Chapter 5 and 6. These are about the 'long peace' and the 'new peace' accounting for the period from WW2. Same unsuitable interpretations of economic history (page 287 is just scandalous). For the author, the uprisings in Iraq were due to anarchy and not to US legacy which is of course debatable. Also, there is a big misrepresentation of anarchism and Marxism. Unlike what he says, the first is nowadays very far from romantic utopianism but engaged in practical activism (see OWS, completely based on anarchist principles); the second does no longer believe in a teleological course of history (something that it has abandoned for about a century, Pinker has missed it).
There are frequent references about the eruption of violence in some collapsed states in Africa like Somalia, and it is claimed that this is due to anarchy. In fact, the reality is far more complicated (see authors like James Ferguson or Caroline Nordstrom for a close account of what's going on there). Violence attributed to anarchy is only brought up when we actually hear about such guerrilla warfare. There are so many places with no formal government where people do not start killing each other. Rural Madagascar is an example (Graeber in his book 'Possibilities').
End chapter 5: 'the motto of capitalism being 'make money, not war'' (?).
Chapter 7. In the overall better presented chapter on the rights revolution, Pinker, while praising such achievements, leaves out some important aspects. For example, 'human rights abuses' are only evoked when governments are seen as trespassing on some victim's person or possession (rape, killing), but they are never evoked when they eliminate price supports on basic foodstuff, even if it leads to malnutrition or famine.
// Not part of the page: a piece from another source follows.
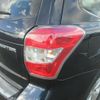 subaru forester 2013 -SUBARU--Forester DBA-SJ5--SJ5-032041---SUBARU--Forester DBA-SJ5--SJ5-032041- image 28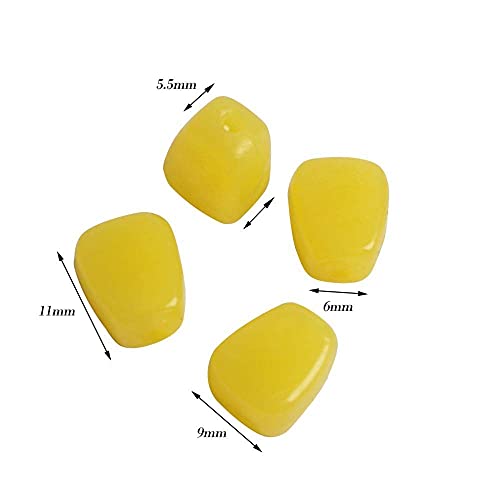 400pcs Fake Corn Floating Soft Baits Simulation Carp Fishing Lures Floating Baits with Nice Scent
Both the man who gets shot and the man who starves die. Arguably, dying of starvation or of diseases related to malnutrition is even worse. For Pinker, only the first is violence. If we allow the second to be considered violence too, then the statistics would reverse.
Plus, he forgets to point out that all these were achieved through grass-root protest (not through the divine clemency of the state), the kind of protest that, according to him, leads to chaos and violence in other occasions.
Also, his claim that women in primitive societies are 'property' of men is false (read Strathern's 'gender of the gift' for a discussion on the topic).
The fact that punishment on children in hunter-gatherers societies does not exist is given only a line (how does that figure in the decline of violence?).
Says that the rate of impulsive violence of yesterday's adults was far higher than today's (where is the data?).